Segunda safra deve atravessar fases críticas sob risco climático
Parte do milho safrinha em Mato Grosso do Sul já foi semeada fora da janela considerada ideal após o atraso na colheita da soja, provocado pelo excesso de chuvas no norte do Estado nas últimas semanas. A segunda safra entra mais tarde no campo e passa a depender de um regime de chuvas que tende a perder força justamente no período mais sensível do desenvolvimento da cultura.
O problema não está no volume acumulado até aqui, mas no calendário. Segundo o Agro Mensal, relatório da Consultoria Agro do Itaú BBA, com a colheita mais lenta, o plantio avançou de forma irregular. Áreas que, em um ano normal, estariam estáveis dentro da janela agora avançam para um período em que o risco climático cresce.

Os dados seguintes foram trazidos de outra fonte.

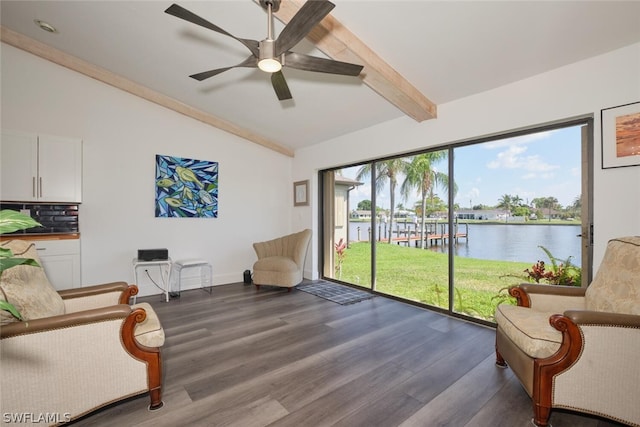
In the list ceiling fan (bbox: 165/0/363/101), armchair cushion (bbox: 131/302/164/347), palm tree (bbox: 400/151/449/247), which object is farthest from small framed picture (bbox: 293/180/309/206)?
armchair cushion (bbox: 131/302/164/347)

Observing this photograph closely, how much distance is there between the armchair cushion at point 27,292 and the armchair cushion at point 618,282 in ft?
11.8

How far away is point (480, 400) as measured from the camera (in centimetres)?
189

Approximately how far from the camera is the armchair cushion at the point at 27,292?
1.57 meters

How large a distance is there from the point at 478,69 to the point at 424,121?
94 centimetres

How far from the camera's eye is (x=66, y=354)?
5.22 feet

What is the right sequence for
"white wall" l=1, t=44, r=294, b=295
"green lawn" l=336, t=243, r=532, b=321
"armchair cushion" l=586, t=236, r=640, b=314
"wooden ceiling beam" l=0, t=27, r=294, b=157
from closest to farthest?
"armchair cushion" l=586, t=236, r=640, b=314, "green lawn" l=336, t=243, r=532, b=321, "wooden ceiling beam" l=0, t=27, r=294, b=157, "white wall" l=1, t=44, r=294, b=295

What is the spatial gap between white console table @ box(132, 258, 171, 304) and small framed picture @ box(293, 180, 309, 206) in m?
2.57

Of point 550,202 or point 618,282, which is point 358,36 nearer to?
point 550,202

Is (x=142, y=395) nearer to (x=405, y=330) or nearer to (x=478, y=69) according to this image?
(x=405, y=330)

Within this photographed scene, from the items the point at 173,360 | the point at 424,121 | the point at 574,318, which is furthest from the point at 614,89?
the point at 173,360

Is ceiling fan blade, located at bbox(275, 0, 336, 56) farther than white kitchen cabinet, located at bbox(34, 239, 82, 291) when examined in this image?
No

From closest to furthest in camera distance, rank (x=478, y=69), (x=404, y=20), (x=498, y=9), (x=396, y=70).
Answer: (x=498, y=9) < (x=404, y=20) < (x=478, y=69) < (x=396, y=70)

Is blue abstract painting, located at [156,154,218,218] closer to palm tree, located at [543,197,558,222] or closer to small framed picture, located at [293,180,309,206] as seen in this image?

As projeções indicam redução das precipitações no Centro-Sul entre abril e maio. Para o milho plantado mais tarde, isso significa maior probabilidade de atravessar fases críticas com restrição hídrica, fator que costuma ter impacto direto sobre produtividade.
Até o momento, não há perda confirmada. As lavouras de soja mantiveram bom desempenho, amparadas pelas chuvas recentes, e parte do milho ainda se beneficia da umidade de março. O ponto de inflexão está nas próximas semanas, quando o clima deixa de compensar o atraso e passa a amplificá-lo.
O peso dessa transição é maior porque o milho de segunda safra concentra a maior parte da produção brasileira. Em estados como Mato Grosso do Sul, onde o calendário já saiu do padrão, o resultado final fica mais sensível a variações curtas de clima — não eventos extremos, mas intervalos de chuva mal distribuídos.
No mercado, o pano de fundo é outro. A oferta elevada de soja no Brasil pressiona preços internos no curto prazo, apesar da demanda externa firme, enquanto a alta do petróleo sustenta derivados como o óleo de soja.